Забрав бутылку, Рамирес отпил большой глоток и кивнул, приглашая Пеллэма продолжать.
— Моя мать живет в противоположном конце штата. В маленьком городке, который называется Симмонс. Нет, ты о таком никогда не слышал. Я приехал ее навестить — это случилось два года назад, на Рождество.
— Ты купил ей подарок?
— Конечно, купил. Дай договорить.
— Очень хорошо, что ты не забываешь свою мать. Так держать, парень!
— Дай я закончу. Мы поехали на кладбище на могилу отца, как делаем всегда, когда я приезжаю к матери. — Еще один глоток. И еще. — Мы пришли на могилу, и мать расплакалась.
Они успели углубиться в Кухню и теперь шли по переулку, вымощенному вонючим от нечистот булыжником, который вел к базе Рамиреса.
— Вдруг мать говорит, что должна сделать одно признание, — продолжал Пеллэм. — Как оказалось, она думает, что мой отец мне вовсе не родной отец.

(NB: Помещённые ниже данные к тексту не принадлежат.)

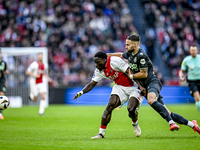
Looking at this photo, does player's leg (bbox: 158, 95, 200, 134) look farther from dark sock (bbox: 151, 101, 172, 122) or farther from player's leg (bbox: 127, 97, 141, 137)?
player's leg (bbox: 127, 97, 141, 137)

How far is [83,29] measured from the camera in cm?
2505

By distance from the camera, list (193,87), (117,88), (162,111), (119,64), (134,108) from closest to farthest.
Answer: (162,111) → (134,108) → (119,64) → (117,88) → (193,87)

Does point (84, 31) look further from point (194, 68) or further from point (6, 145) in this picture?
point (6, 145)

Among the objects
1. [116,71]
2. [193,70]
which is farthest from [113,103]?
[193,70]

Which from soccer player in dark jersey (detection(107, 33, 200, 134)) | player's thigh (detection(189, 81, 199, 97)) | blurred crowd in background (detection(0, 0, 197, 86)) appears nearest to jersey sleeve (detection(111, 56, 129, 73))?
soccer player in dark jersey (detection(107, 33, 200, 134))

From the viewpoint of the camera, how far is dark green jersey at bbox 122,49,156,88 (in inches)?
309

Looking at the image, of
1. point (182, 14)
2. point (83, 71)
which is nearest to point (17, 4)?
point (83, 71)

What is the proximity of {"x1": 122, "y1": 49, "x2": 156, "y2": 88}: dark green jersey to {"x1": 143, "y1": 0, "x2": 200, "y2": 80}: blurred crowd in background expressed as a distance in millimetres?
15765

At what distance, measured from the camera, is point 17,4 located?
86.5ft

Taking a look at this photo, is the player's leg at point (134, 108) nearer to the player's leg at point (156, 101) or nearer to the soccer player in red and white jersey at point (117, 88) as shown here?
the soccer player in red and white jersey at point (117, 88)

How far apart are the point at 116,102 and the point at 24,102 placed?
14600 millimetres

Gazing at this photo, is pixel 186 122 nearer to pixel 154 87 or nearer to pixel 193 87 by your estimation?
pixel 154 87

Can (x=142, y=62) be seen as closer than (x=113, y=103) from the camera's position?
Yes

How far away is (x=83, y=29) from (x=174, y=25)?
7.05m
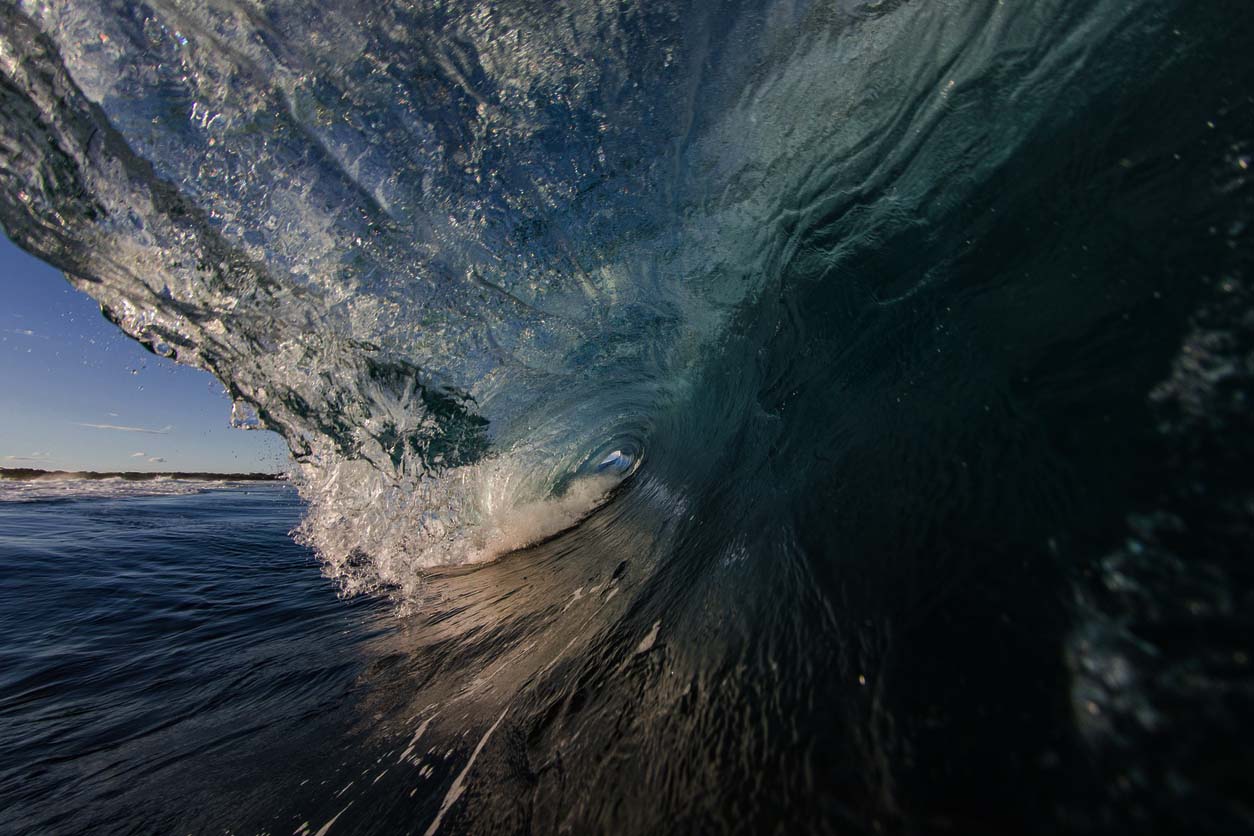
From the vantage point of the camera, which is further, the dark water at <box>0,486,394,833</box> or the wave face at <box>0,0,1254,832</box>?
the dark water at <box>0,486,394,833</box>

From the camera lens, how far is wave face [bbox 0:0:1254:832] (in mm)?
925

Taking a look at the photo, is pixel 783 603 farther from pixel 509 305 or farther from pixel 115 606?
pixel 115 606

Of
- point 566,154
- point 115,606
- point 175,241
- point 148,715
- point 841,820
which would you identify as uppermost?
point 175,241

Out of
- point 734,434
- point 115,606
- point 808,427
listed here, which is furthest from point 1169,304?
point 115,606

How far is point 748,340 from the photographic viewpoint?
4.57m

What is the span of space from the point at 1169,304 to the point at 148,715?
183 inches

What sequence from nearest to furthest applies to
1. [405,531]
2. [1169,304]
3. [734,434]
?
1. [1169,304]
2. [734,434]
3. [405,531]

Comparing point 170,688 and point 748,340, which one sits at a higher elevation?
point 748,340

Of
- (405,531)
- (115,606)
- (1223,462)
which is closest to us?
(1223,462)

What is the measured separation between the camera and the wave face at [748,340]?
925mm

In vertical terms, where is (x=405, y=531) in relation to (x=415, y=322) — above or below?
below

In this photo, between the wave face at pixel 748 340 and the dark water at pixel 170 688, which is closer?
the wave face at pixel 748 340

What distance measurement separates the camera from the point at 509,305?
15.0 feet

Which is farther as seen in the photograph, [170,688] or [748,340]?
[748,340]
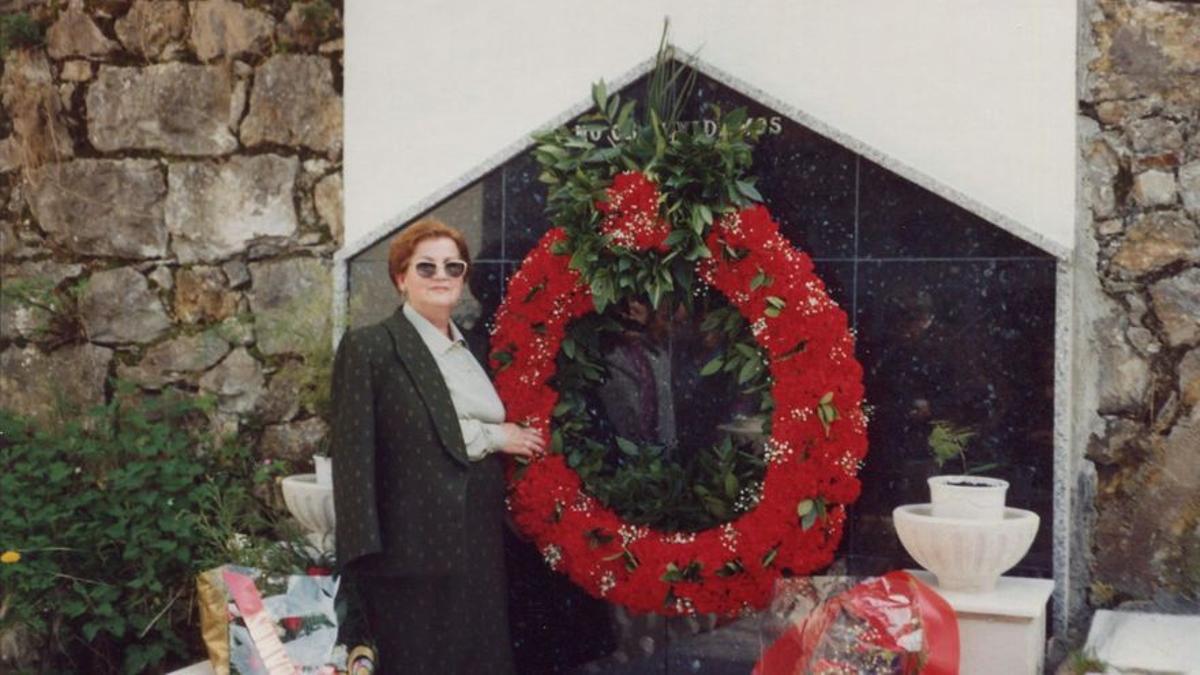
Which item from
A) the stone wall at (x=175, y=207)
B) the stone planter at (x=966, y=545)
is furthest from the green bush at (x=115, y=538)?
the stone planter at (x=966, y=545)

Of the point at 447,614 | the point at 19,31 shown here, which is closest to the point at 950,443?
the point at 447,614

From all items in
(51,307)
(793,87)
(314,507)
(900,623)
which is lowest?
(900,623)

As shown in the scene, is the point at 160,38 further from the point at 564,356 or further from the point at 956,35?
the point at 956,35

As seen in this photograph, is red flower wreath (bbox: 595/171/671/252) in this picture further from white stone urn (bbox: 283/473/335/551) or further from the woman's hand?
white stone urn (bbox: 283/473/335/551)

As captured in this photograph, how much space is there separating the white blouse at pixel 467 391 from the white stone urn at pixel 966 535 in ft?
3.91

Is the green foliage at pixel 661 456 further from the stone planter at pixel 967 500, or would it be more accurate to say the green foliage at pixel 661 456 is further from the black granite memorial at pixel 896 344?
the stone planter at pixel 967 500

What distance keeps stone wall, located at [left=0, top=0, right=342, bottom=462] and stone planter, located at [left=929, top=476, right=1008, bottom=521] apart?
2170mm

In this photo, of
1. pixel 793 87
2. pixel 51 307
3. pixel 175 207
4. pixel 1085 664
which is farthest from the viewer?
pixel 51 307

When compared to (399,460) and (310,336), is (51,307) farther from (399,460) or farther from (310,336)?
(399,460)

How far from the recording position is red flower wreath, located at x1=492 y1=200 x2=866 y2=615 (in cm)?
402

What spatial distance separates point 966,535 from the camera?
12.4 feet

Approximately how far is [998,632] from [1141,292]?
1.15m

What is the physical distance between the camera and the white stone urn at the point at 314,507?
Result: 4570mm

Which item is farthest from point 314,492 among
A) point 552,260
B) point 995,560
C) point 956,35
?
point 956,35
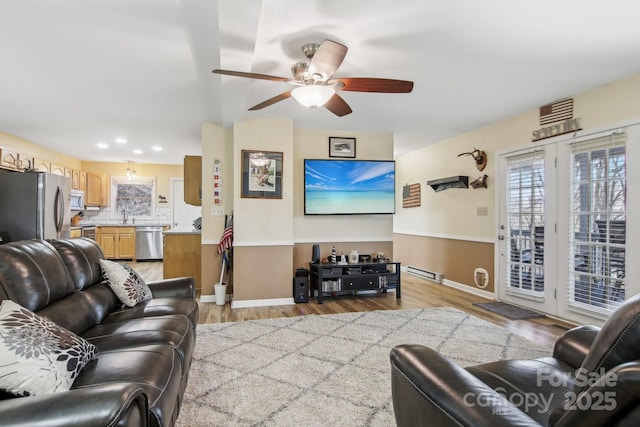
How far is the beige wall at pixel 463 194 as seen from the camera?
334 cm

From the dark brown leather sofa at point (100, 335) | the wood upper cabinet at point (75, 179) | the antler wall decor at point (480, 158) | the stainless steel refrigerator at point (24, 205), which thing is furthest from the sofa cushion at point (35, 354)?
the wood upper cabinet at point (75, 179)

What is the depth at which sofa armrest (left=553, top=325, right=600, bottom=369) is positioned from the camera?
1.56m

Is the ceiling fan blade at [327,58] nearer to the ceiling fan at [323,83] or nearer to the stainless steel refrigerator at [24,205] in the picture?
the ceiling fan at [323,83]

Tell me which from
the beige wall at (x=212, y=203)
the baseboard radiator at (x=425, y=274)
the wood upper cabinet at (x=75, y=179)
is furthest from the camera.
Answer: the wood upper cabinet at (x=75, y=179)

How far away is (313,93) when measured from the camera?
97.3 inches

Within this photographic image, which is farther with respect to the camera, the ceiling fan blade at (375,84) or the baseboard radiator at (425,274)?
the baseboard radiator at (425,274)

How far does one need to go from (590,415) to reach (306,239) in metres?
4.19

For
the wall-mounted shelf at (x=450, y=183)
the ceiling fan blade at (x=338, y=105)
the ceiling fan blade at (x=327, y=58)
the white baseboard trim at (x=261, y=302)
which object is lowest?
the white baseboard trim at (x=261, y=302)

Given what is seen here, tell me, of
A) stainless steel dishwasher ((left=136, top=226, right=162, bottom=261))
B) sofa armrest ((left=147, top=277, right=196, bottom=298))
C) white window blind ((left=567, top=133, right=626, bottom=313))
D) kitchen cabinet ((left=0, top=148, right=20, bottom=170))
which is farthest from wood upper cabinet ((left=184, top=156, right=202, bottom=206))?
white window blind ((left=567, top=133, right=626, bottom=313))

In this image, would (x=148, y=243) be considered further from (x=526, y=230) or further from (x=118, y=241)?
(x=526, y=230)

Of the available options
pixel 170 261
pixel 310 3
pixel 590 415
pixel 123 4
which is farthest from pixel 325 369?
pixel 170 261

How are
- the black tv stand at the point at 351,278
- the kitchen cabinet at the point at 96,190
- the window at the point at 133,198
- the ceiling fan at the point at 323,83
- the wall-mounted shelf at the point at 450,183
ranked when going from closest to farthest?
1. the ceiling fan at the point at 323,83
2. the black tv stand at the point at 351,278
3. the wall-mounted shelf at the point at 450,183
4. the kitchen cabinet at the point at 96,190
5. the window at the point at 133,198

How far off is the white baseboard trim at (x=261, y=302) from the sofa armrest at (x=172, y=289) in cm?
144

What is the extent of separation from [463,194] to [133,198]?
24.9 feet
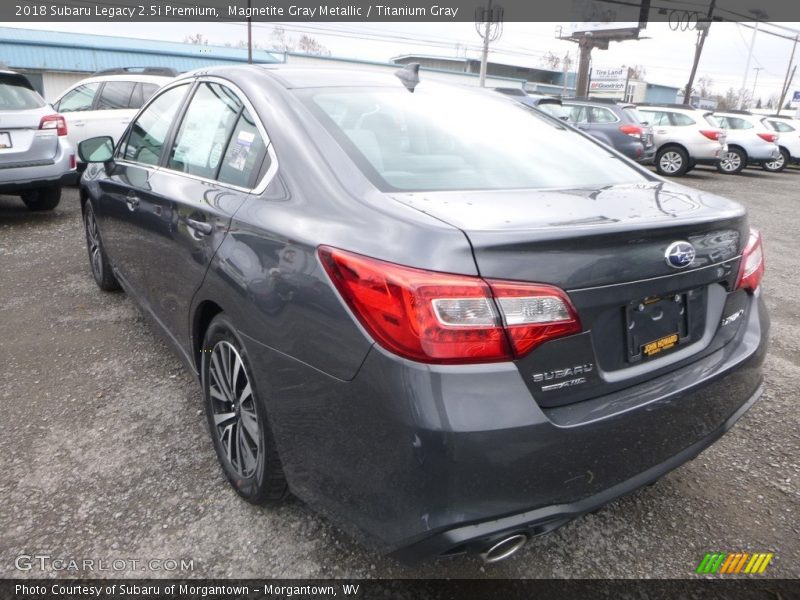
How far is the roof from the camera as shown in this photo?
25.7 metres

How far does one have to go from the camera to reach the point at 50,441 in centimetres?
263

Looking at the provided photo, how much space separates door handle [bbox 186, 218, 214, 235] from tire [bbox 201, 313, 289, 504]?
0.32 meters

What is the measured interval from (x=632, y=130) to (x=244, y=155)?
41.3ft

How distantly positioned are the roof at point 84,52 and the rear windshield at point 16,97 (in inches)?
Result: 859

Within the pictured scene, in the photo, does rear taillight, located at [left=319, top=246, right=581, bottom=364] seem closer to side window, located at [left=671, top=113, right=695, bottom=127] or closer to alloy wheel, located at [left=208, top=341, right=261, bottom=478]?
alloy wheel, located at [left=208, top=341, right=261, bottom=478]

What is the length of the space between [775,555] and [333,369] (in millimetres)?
1683

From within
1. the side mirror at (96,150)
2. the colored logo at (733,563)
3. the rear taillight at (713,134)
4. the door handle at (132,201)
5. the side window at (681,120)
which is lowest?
the colored logo at (733,563)

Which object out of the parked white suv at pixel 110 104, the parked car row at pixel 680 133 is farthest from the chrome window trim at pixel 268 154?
the parked car row at pixel 680 133

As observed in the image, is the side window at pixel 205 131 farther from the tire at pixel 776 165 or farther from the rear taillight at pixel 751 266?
the tire at pixel 776 165

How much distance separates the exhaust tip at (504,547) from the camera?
4.95 ft

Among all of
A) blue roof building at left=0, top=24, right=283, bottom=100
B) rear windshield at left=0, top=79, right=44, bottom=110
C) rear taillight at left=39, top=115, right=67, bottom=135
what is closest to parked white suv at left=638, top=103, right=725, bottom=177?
rear taillight at left=39, top=115, right=67, bottom=135

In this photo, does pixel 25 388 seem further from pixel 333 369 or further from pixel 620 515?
pixel 620 515

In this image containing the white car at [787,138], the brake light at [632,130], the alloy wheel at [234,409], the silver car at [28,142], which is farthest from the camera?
the white car at [787,138]

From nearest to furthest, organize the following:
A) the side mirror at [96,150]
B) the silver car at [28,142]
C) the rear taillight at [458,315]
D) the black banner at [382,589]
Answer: the rear taillight at [458,315] → the black banner at [382,589] → the side mirror at [96,150] → the silver car at [28,142]
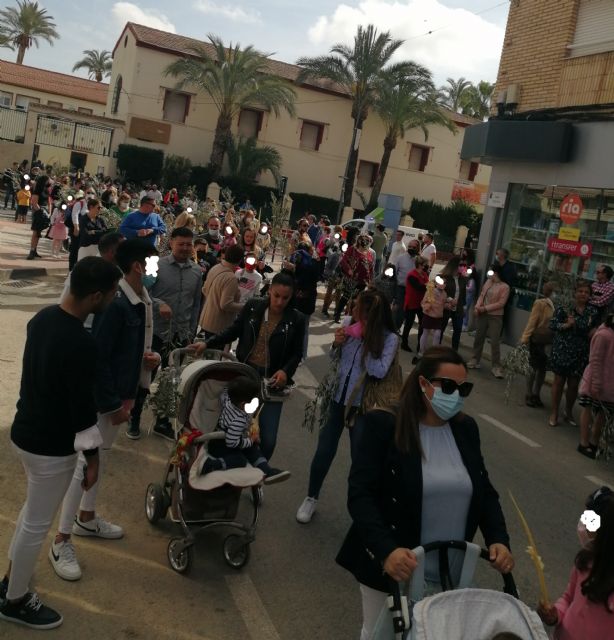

— Ого, вот так сюрприз, твою мать!
— Бенджамин — муж матери, человек, которого я считал своим отцом, — постоянно отсутствовал. Он все время был в разъездах. Они с матерью поругались по этому поводу. Бен снова уехал. Мать завела любовника. Потом они расстались. Бен вернулся домой. Они с матерью помирились. Она к этому времени уже была беременна, но не могла сказать, когда именно это произошло. Сам знаешь, как это бывает. Однако мать сильно сомневалась в том, что это был ребенок Бена. Она ломала голову над этим с тех самых пор, как Бен умер. Я хочу сказать над тем, говорить или не говорить мне. В конце концов мать не выдержала и во всем призналась.
— Представляю, как хреново тебе было, когда ты все это услышал. Но зачем ты все-таки приехал сюда?
— Мне хотелось разузнать больше об этом мужчине. О своем родном отце. Я не собирался с ним встречаться. Но мне хотелось узнать, кто он такой, чем занимается, может быть, раздобыть его фотографию.
— Он до сих пор живет здесь?
— Нет. Уехал давным-давно.
Пеллэм рассказал о том, как ему удалось раздобыть последний адрес этого человека, но, как выяснилось, тот уехал из того дома много лет назад и не оставил никаких следов. Пеллэм связался с архивами всех пяти районов Нью-Йорка, а также всех близлежащих округов штатов Нью-Йорк, Нью-Джерси и Коннектикут. Безрезультатно.
— Значит, смылся? Как и мой папаша.
Пеллэм кивнул.
— Так зачем ты здесь остался?
— Я решил снять фильм об Адской кухне. Том районе, где жил мой отец. Он прожил здесь довольно долго. — Пеллэм забрал бутылку. — Что ж, выпьем за твоего папашу, сукиного сына.
Он отхлебнул из горлышка.
— Выпьем за обоих наших папаш. Где бы они сейчас ни были, мать их.
Не успев передать бутылку, Пеллэм второй раз за последние несколько дней ощутил затылком прикосновение холодного металла. И на этот раз это тоже было дуло пистолета.
Рамирес удостоился трех громил, Пеллэм — лишь одного.
— Твою мать, — только и бросил молодой латиноамериканец, пока двое держали его за руки, а третий тщательно обыскал, забрав пистолет и нож.
Потом он вырвал у него бутылку с мескалем и зашвырнул ее в переулок.
— Только педерасты-латиносы пьют эту мочу!
Бутылка разбилась, упав на булыжник.
Ухмыльнувшись, Рамирес обратился к Пеллэму, кивнув на громилу, сказавшего эти слова:
— Это Шон Маккрей. Понятия не имею, почему он здесь. По субботам вечером он обычно направляется на свидание — к себе домой, со своим членом.
Чем заслужил удар. Кулак врезался ему в челюсть. Рамирес мотнул головой.